Para concluir esta introducción considero oportuno recordar que el interés de Unamuno por Don Quijote y su historia es anterior en casi diez años a la publicación de Vida. De octubre 1895 es el artículo «Quijotismo» y de 1898 el titulado «La vida es sueño», coincidente en buena parte con las ideas del anterior. En Los Lunes del Imparcial aparecieron, con menos de un mes de diferencia (22 de diciembre 1902 y 12 de enero 1903), «El fondo del quijotismo» y «La causa del quijotismo». Todos antecedentes del libro.
Mas ¿qué pensar de otro texto, tan contrario a los anteriores y no sé si determinante por reacción de la Vida de Don Quijote y Sancho? Me refiero al artículo «¡Muera Don Quijote!», en Vida nueva (26 de junio 1898), causante en sus días de gran revuelo. Como escribió Rubén Darío, grito de español herido por el Desastre, y clamor de paz, pues sin ella «no hay honra verdadera, honra cristiana y no pagano pundonor caballeresco», concluyendo «¡Muera Don Quijote para que renazca Alonso el Bueno! ¡Muera Don Quijote!».

Registros listados:
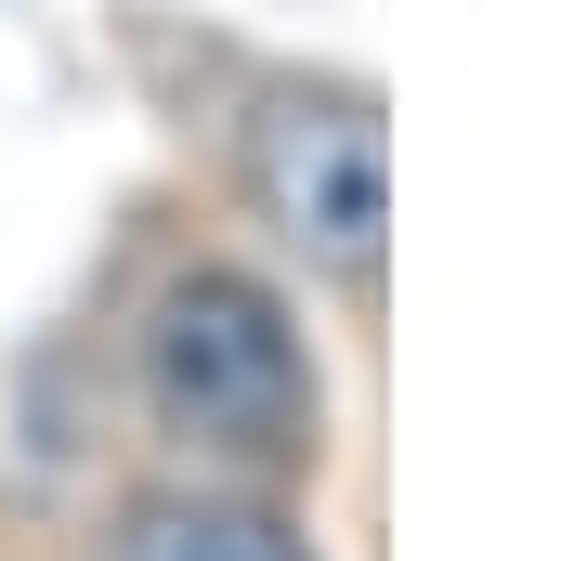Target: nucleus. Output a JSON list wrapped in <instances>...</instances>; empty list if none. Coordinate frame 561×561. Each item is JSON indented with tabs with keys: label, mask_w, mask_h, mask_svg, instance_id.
Instances as JSON below:
<instances>
[{
	"label": "nucleus",
	"mask_w": 561,
	"mask_h": 561,
	"mask_svg": "<svg viewBox=\"0 0 561 561\" xmlns=\"http://www.w3.org/2000/svg\"><path fill=\"white\" fill-rule=\"evenodd\" d=\"M92 561H327L300 536V510H275L262 483H209V470H183V483H144L105 510V536Z\"/></svg>",
	"instance_id": "obj_3"
},
{
	"label": "nucleus",
	"mask_w": 561,
	"mask_h": 561,
	"mask_svg": "<svg viewBox=\"0 0 561 561\" xmlns=\"http://www.w3.org/2000/svg\"><path fill=\"white\" fill-rule=\"evenodd\" d=\"M131 405L209 483H287L327 457V366L300 300L249 262H170L131 313Z\"/></svg>",
	"instance_id": "obj_1"
},
{
	"label": "nucleus",
	"mask_w": 561,
	"mask_h": 561,
	"mask_svg": "<svg viewBox=\"0 0 561 561\" xmlns=\"http://www.w3.org/2000/svg\"><path fill=\"white\" fill-rule=\"evenodd\" d=\"M236 183L262 209L300 275L327 287H379V249H392V144H379V92L340 79V66H275L249 105H236Z\"/></svg>",
	"instance_id": "obj_2"
}]
</instances>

Detalles del problema:
Conteste, según el texto sobre Unamuno y el quijotismo, estas preguntas:
1. ¿En qué mes y año se publicó el artículo «Quijotismo»?
2. ¿En qué publicación aparecieron «El fondo del quijotismo» y «La causa del quijotismo»?
3. ¿En qué publicación y en qué fecha salió el artículo «¡Muera Don Quijote!»?

Ejercicio resuelto:
1. En octubre de 1895.
2. En Los Lunes del Imparcial.
3. En Vida nueva, el 26 de junio de 1898.